Extracted records
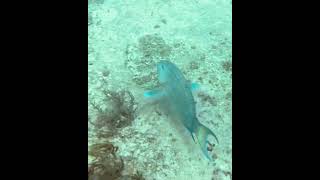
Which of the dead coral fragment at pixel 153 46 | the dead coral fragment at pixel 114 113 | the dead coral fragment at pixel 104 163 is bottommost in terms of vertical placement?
the dead coral fragment at pixel 104 163

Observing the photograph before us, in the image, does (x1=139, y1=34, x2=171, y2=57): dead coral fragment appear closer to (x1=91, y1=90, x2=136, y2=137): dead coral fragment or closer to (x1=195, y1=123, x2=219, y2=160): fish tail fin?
(x1=91, y1=90, x2=136, y2=137): dead coral fragment

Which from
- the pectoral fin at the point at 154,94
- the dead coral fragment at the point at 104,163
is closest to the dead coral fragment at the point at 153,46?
A: the pectoral fin at the point at 154,94

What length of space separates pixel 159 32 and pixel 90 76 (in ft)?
2.16

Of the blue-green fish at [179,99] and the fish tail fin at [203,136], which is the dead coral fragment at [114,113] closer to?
the blue-green fish at [179,99]

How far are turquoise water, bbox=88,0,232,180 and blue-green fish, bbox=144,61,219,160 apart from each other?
5 cm

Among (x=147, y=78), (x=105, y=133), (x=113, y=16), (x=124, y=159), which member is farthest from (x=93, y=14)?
(x=124, y=159)

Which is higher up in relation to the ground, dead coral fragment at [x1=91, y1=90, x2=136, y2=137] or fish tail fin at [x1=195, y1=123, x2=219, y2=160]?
dead coral fragment at [x1=91, y1=90, x2=136, y2=137]

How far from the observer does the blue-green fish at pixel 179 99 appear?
3.29m

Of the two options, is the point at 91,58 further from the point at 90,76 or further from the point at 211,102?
the point at 211,102

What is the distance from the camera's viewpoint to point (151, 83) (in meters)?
3.41

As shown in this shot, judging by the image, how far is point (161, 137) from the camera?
3.30m

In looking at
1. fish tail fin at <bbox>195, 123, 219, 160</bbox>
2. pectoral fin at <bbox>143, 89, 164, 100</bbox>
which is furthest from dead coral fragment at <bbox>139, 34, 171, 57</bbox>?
fish tail fin at <bbox>195, 123, 219, 160</bbox>

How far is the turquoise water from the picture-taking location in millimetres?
3254

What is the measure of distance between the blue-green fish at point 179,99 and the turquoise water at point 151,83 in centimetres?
5
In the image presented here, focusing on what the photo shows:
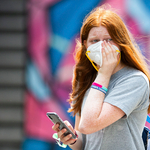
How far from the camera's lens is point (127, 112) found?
3.85ft

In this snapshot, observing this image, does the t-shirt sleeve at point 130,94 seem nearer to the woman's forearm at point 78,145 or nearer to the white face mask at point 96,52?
the white face mask at point 96,52

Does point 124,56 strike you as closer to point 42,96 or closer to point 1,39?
point 42,96

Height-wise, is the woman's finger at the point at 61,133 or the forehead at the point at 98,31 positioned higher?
the forehead at the point at 98,31

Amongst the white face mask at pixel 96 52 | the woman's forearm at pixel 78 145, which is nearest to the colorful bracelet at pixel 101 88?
the white face mask at pixel 96 52

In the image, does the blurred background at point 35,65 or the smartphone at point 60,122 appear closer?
the smartphone at point 60,122

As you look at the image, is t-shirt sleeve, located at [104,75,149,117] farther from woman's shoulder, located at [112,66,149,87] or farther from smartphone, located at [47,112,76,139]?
smartphone, located at [47,112,76,139]

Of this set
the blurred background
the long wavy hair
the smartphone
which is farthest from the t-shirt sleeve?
the blurred background

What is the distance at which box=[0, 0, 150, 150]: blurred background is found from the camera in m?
3.46

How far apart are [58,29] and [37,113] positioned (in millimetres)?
1337

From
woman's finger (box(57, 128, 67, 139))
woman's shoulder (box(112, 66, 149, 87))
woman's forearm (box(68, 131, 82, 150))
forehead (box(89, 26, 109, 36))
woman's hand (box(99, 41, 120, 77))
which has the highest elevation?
forehead (box(89, 26, 109, 36))

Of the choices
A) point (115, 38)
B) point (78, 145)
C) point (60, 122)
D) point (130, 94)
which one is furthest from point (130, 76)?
point (78, 145)

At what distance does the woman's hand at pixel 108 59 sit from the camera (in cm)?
129

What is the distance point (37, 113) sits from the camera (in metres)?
3.53

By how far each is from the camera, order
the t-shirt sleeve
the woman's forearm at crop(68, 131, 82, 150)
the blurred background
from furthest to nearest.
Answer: the blurred background < the woman's forearm at crop(68, 131, 82, 150) < the t-shirt sleeve
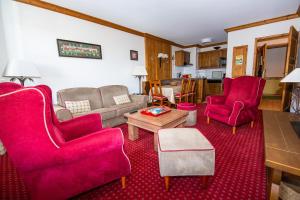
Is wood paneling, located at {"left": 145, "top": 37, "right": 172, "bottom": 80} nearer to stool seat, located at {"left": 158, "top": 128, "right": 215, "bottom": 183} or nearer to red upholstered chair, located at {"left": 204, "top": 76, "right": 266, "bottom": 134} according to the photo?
red upholstered chair, located at {"left": 204, "top": 76, "right": 266, "bottom": 134}

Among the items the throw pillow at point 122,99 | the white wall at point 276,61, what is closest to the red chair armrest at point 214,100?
the throw pillow at point 122,99

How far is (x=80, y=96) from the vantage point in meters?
2.93

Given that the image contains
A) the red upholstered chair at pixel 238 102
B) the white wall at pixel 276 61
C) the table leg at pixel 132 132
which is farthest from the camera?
the white wall at pixel 276 61

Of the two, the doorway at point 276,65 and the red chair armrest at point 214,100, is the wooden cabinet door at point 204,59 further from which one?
the red chair armrest at point 214,100

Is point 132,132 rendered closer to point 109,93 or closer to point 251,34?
point 109,93

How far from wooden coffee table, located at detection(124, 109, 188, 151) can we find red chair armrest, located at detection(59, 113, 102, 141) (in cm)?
68

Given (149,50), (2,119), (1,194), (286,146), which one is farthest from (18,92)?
(149,50)

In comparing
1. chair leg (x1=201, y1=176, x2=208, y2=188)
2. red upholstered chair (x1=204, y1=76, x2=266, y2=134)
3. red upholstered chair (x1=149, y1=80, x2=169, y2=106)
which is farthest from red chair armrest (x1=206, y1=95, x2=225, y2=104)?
chair leg (x1=201, y1=176, x2=208, y2=188)

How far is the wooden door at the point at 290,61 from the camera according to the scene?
313 cm

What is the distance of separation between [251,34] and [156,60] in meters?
2.97

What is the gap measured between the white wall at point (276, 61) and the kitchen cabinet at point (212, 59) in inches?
75.3

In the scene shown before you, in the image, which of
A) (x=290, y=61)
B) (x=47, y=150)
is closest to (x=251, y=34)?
(x=290, y=61)

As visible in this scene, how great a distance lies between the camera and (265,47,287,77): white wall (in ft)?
19.5

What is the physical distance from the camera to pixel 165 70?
577 cm
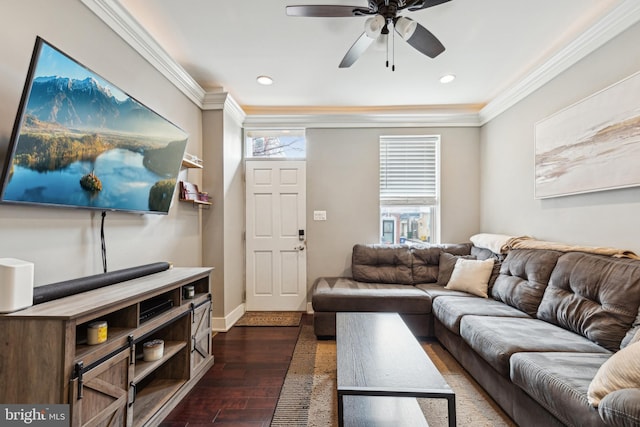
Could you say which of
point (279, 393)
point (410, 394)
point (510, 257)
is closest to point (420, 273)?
point (510, 257)

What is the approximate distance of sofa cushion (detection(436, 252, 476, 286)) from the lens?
344 centimetres

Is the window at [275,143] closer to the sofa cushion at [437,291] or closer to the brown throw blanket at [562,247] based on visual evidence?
the sofa cushion at [437,291]

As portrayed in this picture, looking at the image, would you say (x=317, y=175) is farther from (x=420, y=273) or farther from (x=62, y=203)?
(x=62, y=203)

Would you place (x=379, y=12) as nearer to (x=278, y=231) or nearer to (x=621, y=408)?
(x=621, y=408)

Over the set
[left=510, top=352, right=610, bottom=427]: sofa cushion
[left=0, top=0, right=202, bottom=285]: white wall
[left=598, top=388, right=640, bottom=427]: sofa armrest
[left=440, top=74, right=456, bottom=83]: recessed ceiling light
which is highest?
[left=440, top=74, right=456, bottom=83]: recessed ceiling light

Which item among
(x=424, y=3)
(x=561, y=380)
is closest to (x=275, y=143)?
(x=424, y=3)

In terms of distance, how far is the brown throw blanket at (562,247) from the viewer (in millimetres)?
1995

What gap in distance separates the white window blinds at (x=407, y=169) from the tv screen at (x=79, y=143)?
9.16 ft

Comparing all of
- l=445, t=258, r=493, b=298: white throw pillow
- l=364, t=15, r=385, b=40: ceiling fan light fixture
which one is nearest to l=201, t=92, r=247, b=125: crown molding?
l=364, t=15, r=385, b=40: ceiling fan light fixture

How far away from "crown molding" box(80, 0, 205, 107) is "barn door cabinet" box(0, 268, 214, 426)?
1711 mm

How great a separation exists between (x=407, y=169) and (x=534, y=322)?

Stated task — Write out the lines of the material as a numbered list, starting at the line containing "Comparing all of" and ending at the last line of the material. Leave out blank lines.

Task solution —
1. Comparing all of
2. - l=445, t=258, r=493, b=298: white throw pillow
3. - l=364, t=15, r=385, b=40: ceiling fan light fixture
4. which one is nearest to l=201, t=92, r=247, b=125: crown molding?
5. l=364, t=15, r=385, b=40: ceiling fan light fixture
6. How far away from "crown molding" box(80, 0, 205, 107) is "barn door cabinet" box(0, 268, 214, 426)?
7. 1711 mm
8. How great a separation exists between (x=407, y=169) and (x=534, y=322)?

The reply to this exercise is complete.